*WHAT TO PRODUCE*.
Transcribe the following records in full, exactly as shown.

*EXTRACTED RECORDS*.
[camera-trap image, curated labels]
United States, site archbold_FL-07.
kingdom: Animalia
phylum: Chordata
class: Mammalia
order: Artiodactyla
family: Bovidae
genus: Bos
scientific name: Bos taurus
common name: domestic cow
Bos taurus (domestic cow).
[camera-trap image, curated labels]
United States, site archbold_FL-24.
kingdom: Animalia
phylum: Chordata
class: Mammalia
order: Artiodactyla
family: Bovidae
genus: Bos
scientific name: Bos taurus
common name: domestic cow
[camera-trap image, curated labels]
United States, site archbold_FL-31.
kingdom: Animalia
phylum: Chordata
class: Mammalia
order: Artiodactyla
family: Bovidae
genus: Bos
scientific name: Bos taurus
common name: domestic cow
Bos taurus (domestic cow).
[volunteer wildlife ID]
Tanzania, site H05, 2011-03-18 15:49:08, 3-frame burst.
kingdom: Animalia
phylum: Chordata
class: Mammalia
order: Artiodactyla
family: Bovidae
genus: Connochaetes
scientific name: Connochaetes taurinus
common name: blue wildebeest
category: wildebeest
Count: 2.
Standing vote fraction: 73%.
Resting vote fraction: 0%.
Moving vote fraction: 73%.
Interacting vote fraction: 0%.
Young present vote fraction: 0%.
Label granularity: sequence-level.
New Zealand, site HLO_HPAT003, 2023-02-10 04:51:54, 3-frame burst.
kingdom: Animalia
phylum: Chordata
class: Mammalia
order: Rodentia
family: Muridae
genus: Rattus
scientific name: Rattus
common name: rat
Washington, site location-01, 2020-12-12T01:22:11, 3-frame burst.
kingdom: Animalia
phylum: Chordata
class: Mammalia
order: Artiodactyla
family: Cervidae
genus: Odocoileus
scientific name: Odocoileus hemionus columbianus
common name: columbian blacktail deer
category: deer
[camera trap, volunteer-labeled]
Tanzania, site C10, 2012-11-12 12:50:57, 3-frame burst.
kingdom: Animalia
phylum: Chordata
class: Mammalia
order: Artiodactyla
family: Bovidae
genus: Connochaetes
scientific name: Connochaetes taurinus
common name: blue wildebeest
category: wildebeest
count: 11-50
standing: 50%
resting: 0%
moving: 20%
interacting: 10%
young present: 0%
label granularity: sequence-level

*REPLY*.
[camera-trap image, curated labels]
United States, site archbold_FL-07.
kingdom: Animalia
phylum: Chordata
class: Mammalia
order: Artiodactyla
family: Bovidae
genus: Bos
scientific name: Bos taurus
common name: domestic cow
Bos taurus (domestic cow).
[camera-trap image, curated labels]
United States, site archbold_FL-24.
kingdom: Animalia
phylum: Chordata
class: Mammalia
order: Artiodactyla
family: Bovidae
genus: Bos
scientific name: Bos taurus
common name: domestic cow
[camera-trap image, curated labels]
United States, site archbold_FL-31.
kingdom: Animalia
phylum: Chordata
class: Mammalia
order: Artiodactyla
family: Bovidae
genus: Bos
scientific name: Bos taurus
common name: domestic cow
Bos taurus (domestic cow).
[volunteer wildlife ID]
Tanzania, site H05, 2011-03-18 15:49:08, 3-frame burst.
kingdom: Animalia
phylum: Chordata
class: Mammalia
order: Artiodactyla
family: Bovidae
genus: Connochaetes
scientific name: Connochaetes taurinus
common name: blue wildebeest
category: wildebeest
Count: 2.
Standing vote fraction: 73%.
Resting vote fraction: 0%.
Moving vote fraction: 73%.
Interacting vote fraction: 0%.
Young present vote fraction: 0%.
Label granularity: sequence-level.
New Zealand, site HLO_HPAT003, 2023-02-10 04:51:54, 3-frame burst.
kingdom: Animalia
phylum: Chordata
class: Mammalia
order: Rodentia
family: Muridae
genus: Rattus
scientific name: Rattus
common name: rat
Washington, site location-01, 2020-12-12T01:22:11, 3-frame burst.
kingdom: Animalia
phylum: Chordata
class: Mammalia
order: Artiodactyla
family: Cervidae
genus: Odocoileus
scientific name: Odocoileus hemionus columbianus
common name: columbian blacktail deer
category: deer
[camera trap, volunteer-labeled]
Tanzania, site C10, 2012-11-12 12:50:57, 3-frame burst.
kingdom: Animalia
phylum: Chordata
class: Mammalia
order: Artiodactyla
family: Bovidae
genus: Connochaetes
scientific name: Connochaetes taurinus
common name: blue wildebeest
category: wildebeest
count: 11-50
standing: 50%
resting: 0%
moving: 20%
interacting: 10%
young present: 0%
label granularity: sequence-level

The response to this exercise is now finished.